_DOCUMENT EXTRACT_
+---+

Supplemental readings:
Rolf Dobelli, “Read Less But Read It Twice”1
Francis Bacon, “Of Studies”2
Arthur Schopenhauer, “On Books and Reading”3
Blessed Lord, who hast caused all holy Scriptures to be written for our learning; grant us that we may in such wise hear them, read, mark, learn, and inwardly digest them;
-Thomas Cranmer, Book of Common Prayer, Collect for the Second Sunday of Advent
Too Many Good Books?
I regularly hear people who love reading complain that there are “too many good books to read.” This essay is to persuade you that this is not true: there are plenty of good books to read, but nowhere near too many (for you).
Recently, on a discussion forum I frequent, I posted a link to Rolf Dobelli’s essay “Read Less But Read It Twice” (alternately titled “How to Read a Book”). In the essay, Dobelli protests against idle reading, reading that makes no real impression or change in us, but merely amuses and diverts us. Reading, he insists, is not the same kind of activity as eating or sex. Reading both can and should make us wiser and better, otherwise it is a waste of our ever diminishing time.4
Dobelli develops his idea using the metaphor of a transit punch card. Imagine, he says, that you have a reading card with fifty spaces. Before you start reading a book, even one you won’t finish, you have to punch one space. Once you’ve used up all fifty spaces, that’s it: you can read no new books for the rest of your life. What would you read, and how would you read, and reread, if this were the case? What titles on your To Read list would you abandon, and which ones would you add?
As a practice, Dobelli proposes nothing so radical. Instead, he challenges his readers to read less books, and read each book twice in succession. To someone who loves to read, this limitation sounds impossible, but I think it is a brilliant idea. The discussions that followed my post, however, led me to see that it is easy to misunderstand.
The most common way people misunderstand Dobelli is to believe he is asking us to reread books merely in order to recall more of their contents - to be able to recite sentences, pages, and chapters. This is their internal model of what rereading is for, perhaps learned from painful rounds of rote memorization in school. But that is not Dobelli’s proposal.

+---+

_PROVIDED RECORDS_
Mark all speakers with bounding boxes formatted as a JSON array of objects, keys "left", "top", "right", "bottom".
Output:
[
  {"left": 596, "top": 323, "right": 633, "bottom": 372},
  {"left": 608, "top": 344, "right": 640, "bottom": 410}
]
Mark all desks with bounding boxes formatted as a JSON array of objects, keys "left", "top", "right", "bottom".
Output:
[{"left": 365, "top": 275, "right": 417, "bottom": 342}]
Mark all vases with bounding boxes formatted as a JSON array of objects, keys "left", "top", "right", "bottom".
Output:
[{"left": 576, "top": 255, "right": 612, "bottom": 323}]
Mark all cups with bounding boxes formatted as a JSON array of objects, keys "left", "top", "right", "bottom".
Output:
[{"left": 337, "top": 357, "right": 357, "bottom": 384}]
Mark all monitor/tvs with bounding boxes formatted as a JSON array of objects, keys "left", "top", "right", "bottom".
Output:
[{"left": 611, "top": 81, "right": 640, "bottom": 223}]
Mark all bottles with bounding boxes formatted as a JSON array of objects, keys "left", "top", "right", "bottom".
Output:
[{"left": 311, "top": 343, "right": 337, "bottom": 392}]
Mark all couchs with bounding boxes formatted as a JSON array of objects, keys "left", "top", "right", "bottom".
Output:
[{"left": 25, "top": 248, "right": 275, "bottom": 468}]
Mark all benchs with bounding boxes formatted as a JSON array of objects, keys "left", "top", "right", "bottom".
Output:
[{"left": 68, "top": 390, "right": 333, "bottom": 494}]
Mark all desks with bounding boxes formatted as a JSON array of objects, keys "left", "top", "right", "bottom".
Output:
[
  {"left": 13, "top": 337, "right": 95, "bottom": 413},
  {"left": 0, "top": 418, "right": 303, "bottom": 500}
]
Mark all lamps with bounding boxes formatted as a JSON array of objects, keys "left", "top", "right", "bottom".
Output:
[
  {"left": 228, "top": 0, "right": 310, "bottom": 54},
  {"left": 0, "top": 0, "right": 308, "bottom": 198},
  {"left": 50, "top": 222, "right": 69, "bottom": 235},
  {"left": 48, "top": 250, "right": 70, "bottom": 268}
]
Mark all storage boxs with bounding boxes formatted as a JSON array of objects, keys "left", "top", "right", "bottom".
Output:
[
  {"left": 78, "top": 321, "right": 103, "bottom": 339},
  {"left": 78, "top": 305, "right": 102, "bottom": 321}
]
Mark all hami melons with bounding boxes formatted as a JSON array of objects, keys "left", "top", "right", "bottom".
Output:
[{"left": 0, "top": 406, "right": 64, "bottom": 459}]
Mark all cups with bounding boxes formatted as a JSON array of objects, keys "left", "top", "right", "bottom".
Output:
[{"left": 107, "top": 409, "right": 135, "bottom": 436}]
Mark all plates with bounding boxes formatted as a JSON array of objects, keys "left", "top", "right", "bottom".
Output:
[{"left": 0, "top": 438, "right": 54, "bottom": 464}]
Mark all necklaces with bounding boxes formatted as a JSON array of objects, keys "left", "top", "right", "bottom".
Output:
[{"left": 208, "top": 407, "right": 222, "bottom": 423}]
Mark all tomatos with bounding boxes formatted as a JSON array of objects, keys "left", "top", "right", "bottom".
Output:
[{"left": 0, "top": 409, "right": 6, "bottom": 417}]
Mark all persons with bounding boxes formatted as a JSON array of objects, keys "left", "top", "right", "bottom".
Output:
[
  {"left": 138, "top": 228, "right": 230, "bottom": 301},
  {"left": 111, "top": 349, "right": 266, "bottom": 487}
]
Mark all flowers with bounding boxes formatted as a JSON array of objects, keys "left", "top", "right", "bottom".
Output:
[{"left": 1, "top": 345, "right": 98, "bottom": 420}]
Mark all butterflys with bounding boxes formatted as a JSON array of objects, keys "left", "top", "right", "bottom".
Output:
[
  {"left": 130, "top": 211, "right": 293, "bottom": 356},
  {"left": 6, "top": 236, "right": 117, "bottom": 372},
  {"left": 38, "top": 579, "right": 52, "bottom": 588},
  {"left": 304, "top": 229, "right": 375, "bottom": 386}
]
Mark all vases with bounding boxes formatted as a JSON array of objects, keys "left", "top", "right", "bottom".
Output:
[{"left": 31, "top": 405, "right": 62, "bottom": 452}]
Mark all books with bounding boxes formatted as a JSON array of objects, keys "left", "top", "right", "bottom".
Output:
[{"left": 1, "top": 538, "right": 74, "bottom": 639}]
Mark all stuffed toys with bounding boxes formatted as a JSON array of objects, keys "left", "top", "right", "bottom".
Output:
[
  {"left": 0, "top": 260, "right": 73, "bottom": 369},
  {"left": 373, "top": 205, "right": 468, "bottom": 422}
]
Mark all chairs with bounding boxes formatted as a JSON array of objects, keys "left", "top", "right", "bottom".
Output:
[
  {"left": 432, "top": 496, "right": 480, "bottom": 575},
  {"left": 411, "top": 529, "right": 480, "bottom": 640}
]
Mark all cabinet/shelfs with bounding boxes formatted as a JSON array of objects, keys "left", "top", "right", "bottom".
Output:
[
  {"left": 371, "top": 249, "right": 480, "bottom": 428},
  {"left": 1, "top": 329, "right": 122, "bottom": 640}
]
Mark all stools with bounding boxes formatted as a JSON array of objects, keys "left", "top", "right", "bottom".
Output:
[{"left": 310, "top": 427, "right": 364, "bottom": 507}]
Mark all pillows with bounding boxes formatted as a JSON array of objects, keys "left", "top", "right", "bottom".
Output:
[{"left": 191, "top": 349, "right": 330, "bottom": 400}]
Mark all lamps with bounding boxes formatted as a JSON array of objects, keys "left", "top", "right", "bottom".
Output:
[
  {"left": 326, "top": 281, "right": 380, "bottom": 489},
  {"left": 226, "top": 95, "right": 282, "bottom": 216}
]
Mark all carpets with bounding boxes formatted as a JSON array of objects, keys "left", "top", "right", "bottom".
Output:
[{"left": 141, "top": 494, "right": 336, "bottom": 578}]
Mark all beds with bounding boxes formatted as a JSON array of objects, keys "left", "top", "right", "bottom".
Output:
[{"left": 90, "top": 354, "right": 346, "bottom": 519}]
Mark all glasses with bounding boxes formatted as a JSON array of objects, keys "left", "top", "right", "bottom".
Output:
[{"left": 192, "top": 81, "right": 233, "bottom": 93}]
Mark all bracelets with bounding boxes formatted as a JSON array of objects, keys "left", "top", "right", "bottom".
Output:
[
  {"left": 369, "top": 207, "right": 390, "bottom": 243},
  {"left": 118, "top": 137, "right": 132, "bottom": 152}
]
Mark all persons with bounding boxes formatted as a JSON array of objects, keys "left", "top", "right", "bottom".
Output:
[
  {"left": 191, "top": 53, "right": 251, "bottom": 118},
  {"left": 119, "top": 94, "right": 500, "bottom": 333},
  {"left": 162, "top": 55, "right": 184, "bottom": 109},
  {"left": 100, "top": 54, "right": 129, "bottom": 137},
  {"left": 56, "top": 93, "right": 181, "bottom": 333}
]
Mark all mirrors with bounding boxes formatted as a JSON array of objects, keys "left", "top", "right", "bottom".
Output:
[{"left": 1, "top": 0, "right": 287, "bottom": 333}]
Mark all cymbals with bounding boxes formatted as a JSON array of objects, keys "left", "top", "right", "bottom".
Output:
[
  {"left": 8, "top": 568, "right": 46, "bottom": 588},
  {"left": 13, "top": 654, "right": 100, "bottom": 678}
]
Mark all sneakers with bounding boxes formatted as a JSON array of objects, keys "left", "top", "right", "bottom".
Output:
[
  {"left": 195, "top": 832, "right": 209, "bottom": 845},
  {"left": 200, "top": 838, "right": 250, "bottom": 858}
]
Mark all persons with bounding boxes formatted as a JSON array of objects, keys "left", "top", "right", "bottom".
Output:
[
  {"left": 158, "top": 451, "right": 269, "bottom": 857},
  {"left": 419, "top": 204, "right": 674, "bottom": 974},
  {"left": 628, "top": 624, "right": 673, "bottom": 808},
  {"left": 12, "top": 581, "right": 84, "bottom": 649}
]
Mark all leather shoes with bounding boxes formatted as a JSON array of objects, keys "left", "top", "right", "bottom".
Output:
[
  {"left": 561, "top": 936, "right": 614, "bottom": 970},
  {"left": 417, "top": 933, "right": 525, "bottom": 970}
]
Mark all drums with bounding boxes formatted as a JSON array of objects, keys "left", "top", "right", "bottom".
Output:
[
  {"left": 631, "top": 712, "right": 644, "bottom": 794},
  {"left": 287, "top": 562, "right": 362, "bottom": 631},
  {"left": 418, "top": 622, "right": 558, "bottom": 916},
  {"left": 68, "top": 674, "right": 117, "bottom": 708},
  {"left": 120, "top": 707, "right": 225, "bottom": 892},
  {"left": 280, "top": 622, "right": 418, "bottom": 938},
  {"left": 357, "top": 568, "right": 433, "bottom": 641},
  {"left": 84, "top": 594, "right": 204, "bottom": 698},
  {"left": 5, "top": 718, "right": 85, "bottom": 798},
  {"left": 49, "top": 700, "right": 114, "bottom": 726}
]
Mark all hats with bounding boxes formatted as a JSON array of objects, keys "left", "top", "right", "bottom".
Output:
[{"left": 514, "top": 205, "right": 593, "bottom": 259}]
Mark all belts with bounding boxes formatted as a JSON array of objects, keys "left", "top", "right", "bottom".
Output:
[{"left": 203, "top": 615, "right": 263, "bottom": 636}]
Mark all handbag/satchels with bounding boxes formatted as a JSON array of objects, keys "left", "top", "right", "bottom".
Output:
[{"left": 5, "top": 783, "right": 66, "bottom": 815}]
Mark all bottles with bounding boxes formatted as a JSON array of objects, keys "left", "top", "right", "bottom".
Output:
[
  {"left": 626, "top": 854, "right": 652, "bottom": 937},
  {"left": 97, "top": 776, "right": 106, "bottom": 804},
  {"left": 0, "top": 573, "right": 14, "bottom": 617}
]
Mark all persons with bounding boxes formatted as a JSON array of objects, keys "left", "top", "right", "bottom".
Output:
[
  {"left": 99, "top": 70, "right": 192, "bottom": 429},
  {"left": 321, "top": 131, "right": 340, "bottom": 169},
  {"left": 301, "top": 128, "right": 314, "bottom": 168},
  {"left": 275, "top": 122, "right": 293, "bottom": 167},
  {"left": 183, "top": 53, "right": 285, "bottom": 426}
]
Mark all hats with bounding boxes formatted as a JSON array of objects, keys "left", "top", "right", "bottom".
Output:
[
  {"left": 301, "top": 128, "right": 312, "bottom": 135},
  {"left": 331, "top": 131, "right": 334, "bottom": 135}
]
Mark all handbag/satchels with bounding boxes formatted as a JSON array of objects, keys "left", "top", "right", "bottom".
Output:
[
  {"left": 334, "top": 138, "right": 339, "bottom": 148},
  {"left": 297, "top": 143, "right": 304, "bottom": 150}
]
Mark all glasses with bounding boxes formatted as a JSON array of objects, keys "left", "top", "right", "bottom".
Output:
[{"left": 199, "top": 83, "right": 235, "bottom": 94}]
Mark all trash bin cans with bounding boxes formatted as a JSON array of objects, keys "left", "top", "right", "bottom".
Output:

+---+

_TASK OBJECTIVE_
Which supplemental readings does the essay on reading list? Give each title with its author.

_EXPECTED OUTPUT_
- "Read Less But Read It Twice" by Rolf Dobelli
- "Of Studies" by Francis Bacon
- "On Books and Reading" by Arthur Schopenhauer